On 26 April 2012, President Banda chose her cabinet, composed of 23 ministers and nine deputy ministers. She gave herself several key portfolios to strengthen her own power as the country's leader.

On 10 October 2013, a few days after returning from a trip to the UN, President Joyce Banda sacked her cabinet following the Capital Hill Cashgate scandal. On 15 October, a new cabinet was appointed, and notably Finance Minister Ken Lipenga and Justice Minister Ralph Kasambara were dropped from the cabinet.

In May 2014 Joyce Banda was heavily defeated in the presidential election. She failed in an attempt to nullify the election. She did not attend the swearing in of the winner, Peter Mutharika, but offered him her congratulations. She lived outside Malawi beginning in 2014. A warrant for her arrest in connection with alleged corruption during her stint as President was announced on 31 July 2017, although she remained outside the country. She denied the charges and said that she would return to face them.

International relations

During Mutharika's presidency, Malawi was left in a poor economic situation due to foreign relations under the Mutharika administration. Within the last year of Mutharika's presidency, Britain, the United States, Germany, Norway, the European Union, the World Bank, and the African Development Bank had all suspended financial aid. They had expressed concern about Mutharika's attacks on democracy domestically and his increasingly erratic policies. In March 2012, Mutharika told these foreign donors to "go to hell." He accused them of plotting to bring down his government.
Part of Banda's challenge as president was to restore diplomatic ties with the aid donors. She also had the challenge of restoring diplomatic ties with Malawi's neighbours like Mozambique, and regional countries such as Botswana.

Within the first week of her presidency, Banda launched a diplomatic offensive to repair Malawi's international relations. She spoke to Henry Bellingham of the United Kingdom's Foreign Office. He assured her that a new British envoy will be sent "within the shortest time possible." She spoke to the United States Secretary of State Hillary Clinton. Clinton promised to resume discussions on the $350 million energy grant as soon as possible. Banda announced plans to speak to Baroness Ashton of the European Union's Foreign Affairs office and the Malawi's IMF Resident Representative, Ruby Randall. She and Zambian president Michael Sata had also conferred about resuming close working relations. At least partly to further please donors, Banda's administration also refused in June 2012 to host that July's African Union summit on the grounds that the AU had insisted that Sudan's president Omar al-Bashir be given assurances that Malawi would refuse to serve the International Criminal Court arrest warrant against him; the Cabinet decided that such conditions were unacceptable. President Banda is named by Forbes as the 40th most powerful woman in the world, the highest African name on the list.

Written exercise A: In the passage on Joyce Banda's presidency, how many ministers and deputy ministers made up the cabinet she chose on 26 April 2012?
Written exercise B: Continue the passage on Joyce Banda's presidency from the point where it stops.

Data rows:

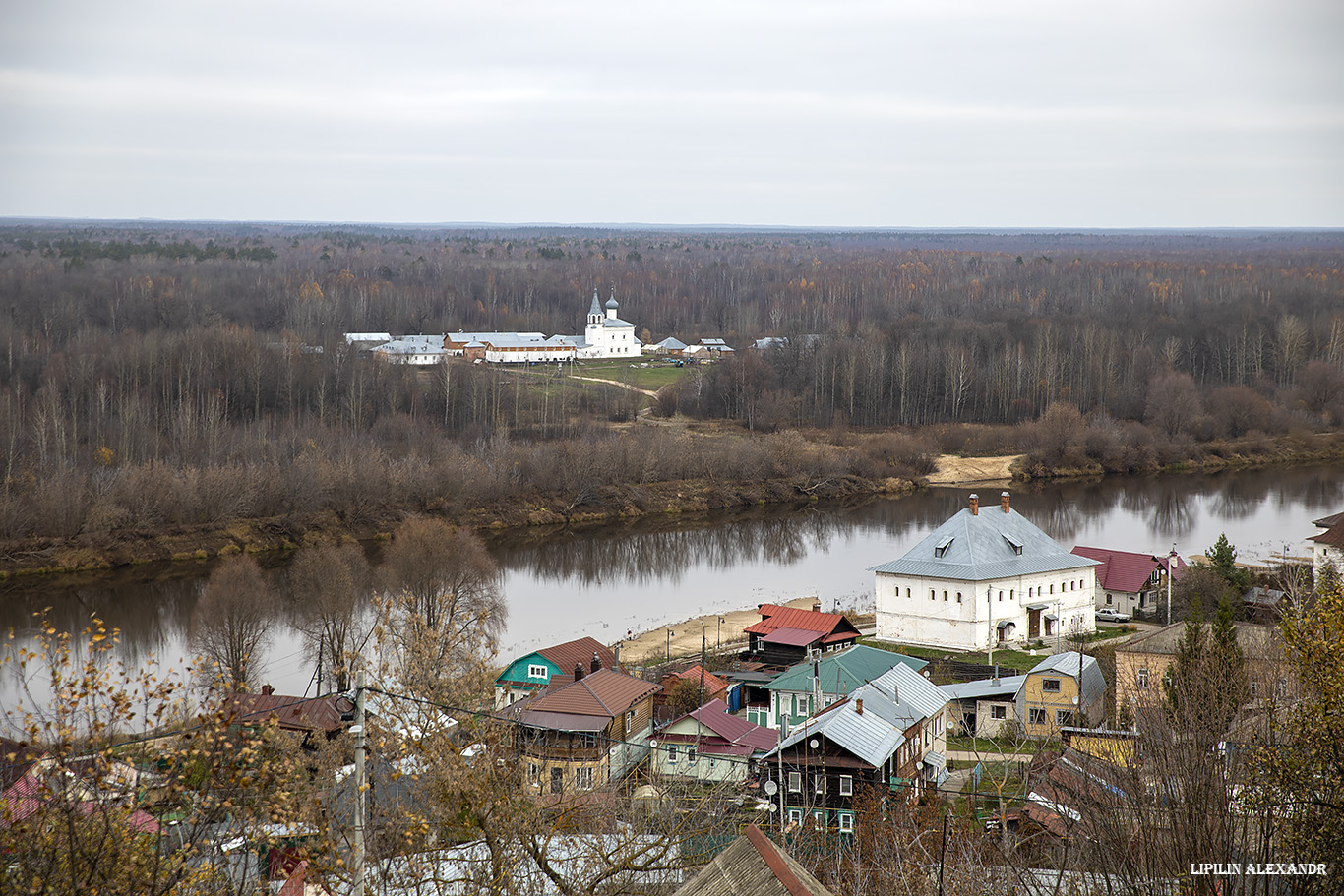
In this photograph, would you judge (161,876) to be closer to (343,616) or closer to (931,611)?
(343,616)

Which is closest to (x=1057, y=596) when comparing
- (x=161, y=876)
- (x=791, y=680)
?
(x=791, y=680)

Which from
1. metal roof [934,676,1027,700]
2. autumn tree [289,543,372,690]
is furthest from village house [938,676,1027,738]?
Answer: autumn tree [289,543,372,690]

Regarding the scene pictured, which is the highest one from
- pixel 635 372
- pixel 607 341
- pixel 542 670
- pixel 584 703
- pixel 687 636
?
pixel 607 341

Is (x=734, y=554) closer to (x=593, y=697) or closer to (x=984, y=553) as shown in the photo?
(x=984, y=553)

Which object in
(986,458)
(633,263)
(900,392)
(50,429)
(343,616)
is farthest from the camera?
(633,263)

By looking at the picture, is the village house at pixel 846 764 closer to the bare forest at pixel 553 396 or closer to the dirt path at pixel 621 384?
the bare forest at pixel 553 396

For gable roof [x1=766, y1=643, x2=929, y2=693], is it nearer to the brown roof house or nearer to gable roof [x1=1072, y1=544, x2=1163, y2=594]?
the brown roof house

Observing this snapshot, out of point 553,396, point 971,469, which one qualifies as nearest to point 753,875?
point 971,469
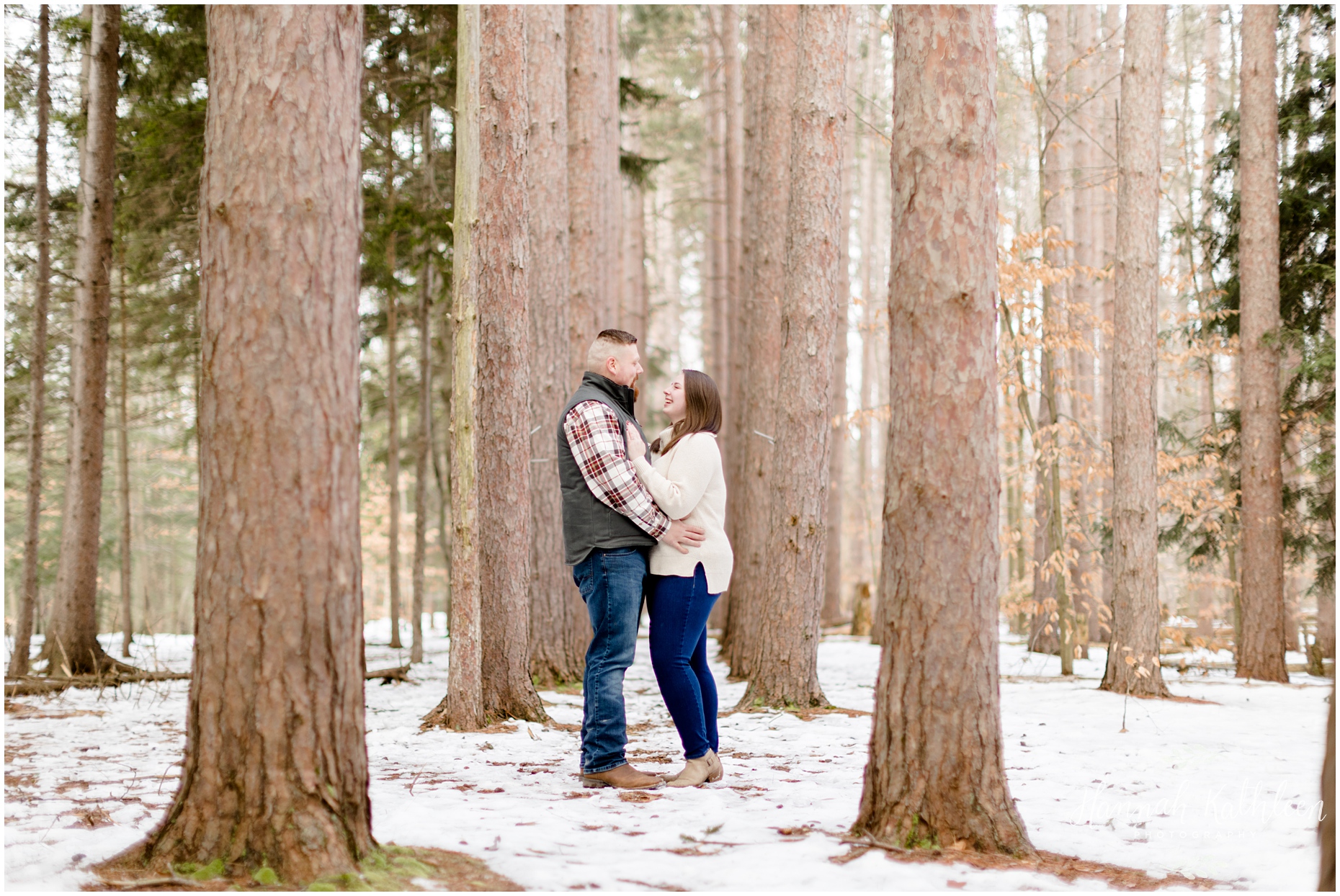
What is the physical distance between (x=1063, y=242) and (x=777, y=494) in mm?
4037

Output A: 23 ministers and nine deputy ministers.

Output B:
Domestic policy

On 18 May 2012, Banda announced her intention to overturn Malawi's ban on homosexuality. The measure was reported to already have the support of a majority of MPs. If successful, it would make Malawi the second African nation to legalise same-sex sexual activity since 1994. Amnesty International reported in early November 2012 that Malawi had "suspended" laws criminalising homosexuality pending a vote.

On the advice of the International Monetary Fund, in May 2012 Banda devalued the Malawian kwacha, something Mutharika had refused to do. The announcement of the kwacha's devaluation by 33 per cent against the United States dollar, an attempt to attract donor funding, prompted "panic-buying" in Malawian cities, the BBC News reported.

Upon becoming President, Banda decided to sell her presidential jet and make a contribution of 30% of her salary to benefit the Malawi Council for the Handicapped. However, proceeds from the sale of the jet were not accounted for. An explanation given by Joyce Banda was that the jet had been sold to an arms company in South Africa with whom the Government of Malawi had an outstanding debt and so the jet was used to offset this debt. No paperwork or evidence was made available to back up that claim. On 17 January 2013, thousands of Malawians protested in Blantyre against rising inflation after Banda, joined by IMF chief Christine Lagarde, defended the devaluation of the kwacha and said she would not reverse the decision.

Presidential Initiatives 
President Banda has shown consistent commitment to maternal health and reproductive rights, specifically through her support of safe motherhood in Malawi. She showed her support through establishing the Presidential Initiative on Maternal Health and Safe Motherhood. In only two years, this Initiative showed a reduction in maternal mortality ratios from 675 deaths per 100,000 live births to 460 deaths per 100,000 live births.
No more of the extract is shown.